Shope desired to bring these characters to life, to give personhood to the woman, Augustine, who has historically been seen as a depiction of disease. Shope takes an objective stance, presenting a 360 view of Charcot, his experiments, and his patient through her fragmented narration and presentation of the internal conflicts of her characters. 

Much of the dialogue within Asylum is directly quoted from the biographical accounts of the real people; however, Shope takes an artistic twist to bring each character to life. One such twist is the characterization of M. Shope decided to make M a shifting, ambiguous character. “I think of M as a shifting identity.” M is neither male nor female and at times represents different aspects of Charcot and Augustine. 

“For people who want to read about the biography they can,” Shope told me. “A lot of the case study parts that talk about who people were are in French and haven’t been translated as far as I know, but the information is out there. I didn’t want to go that route. I wanted to put people in the mystery of this intense experience at the asylum that had all these layers and questions around it and have all those things be real at the same time.”

Shope strategically immerses the reader into the intensity of the experience of a hysteric in the asylum. While reading the novel, I got a sense of obscurity. Reality, imagination, and character identity are blurred throughout. If you like thrillers, mysteries, or books that cause contemplation and reflection, you will enjoy Asylum.
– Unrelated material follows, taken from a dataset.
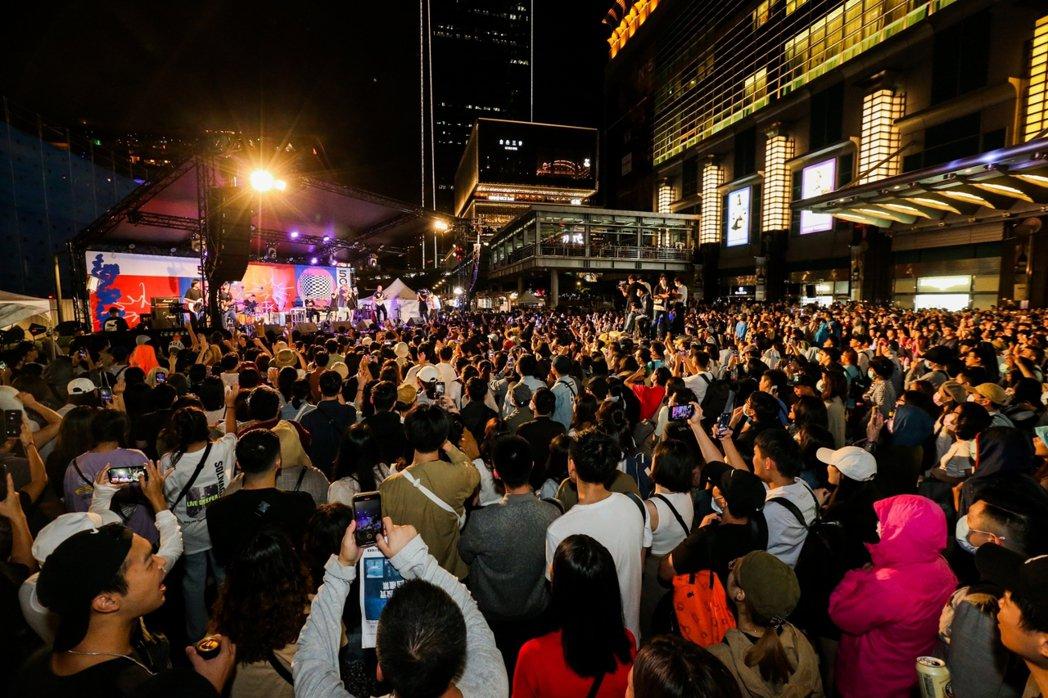 即便入夜、接連登場的樂團持續炒熱氣氛,令人潮久久不散。記者陳立凱 / 攝影。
Shope enlightened me on hysteria, the disease that Augustine was diagnosed with. Even though hysteria is no longer a diagnosable condition, many of the common symptoms are still around today. Shope informed me that Conversion Disorder is one of the mental health disorders that include some of the common symptoms of hysteria including paralysis and unexplainable fits. Many of the emotional sides of what was once called hysteria can be found in such conditions as PTSD and Borderline Personality Disorder. Because hysteria was such an obscure diagnosis, Shope wanted to avoid placing any specific symptoms onto Augustine outside of what has been recorded from historical sources. “I wanted to give the reader the experience of this kind of jolting emotional spectrum with the disease which goes from over intense agency to disassociation to objectification,” she explained. 

Shope’s own experience with anxiety and panic disorders allowed her to enter into the mind of Augustine, helping the reader to empathize with Augustine and enter into her experiences. “If you’re having something going on in your body that you don’t understand, even if it’s anxiety, whatever’s causing it, you don’t know what it is. The most terrifying experience is being alone in your body, and if you’re surrounded by doctors, it’s people who might really be able to help you if you’re dying, which is what you think at the time.” 

Asylum is an enjoyable, intellectual read that immerses the reader into the chaotic experience of a hysteric in an asylum. Shope does an incredible job of taking the historical records and objectively examining the worldview. She takes the accounts of Augustine and grants an objectified woman dignity, showcasing her individuality and independence and giving voice to a historically silenced woman.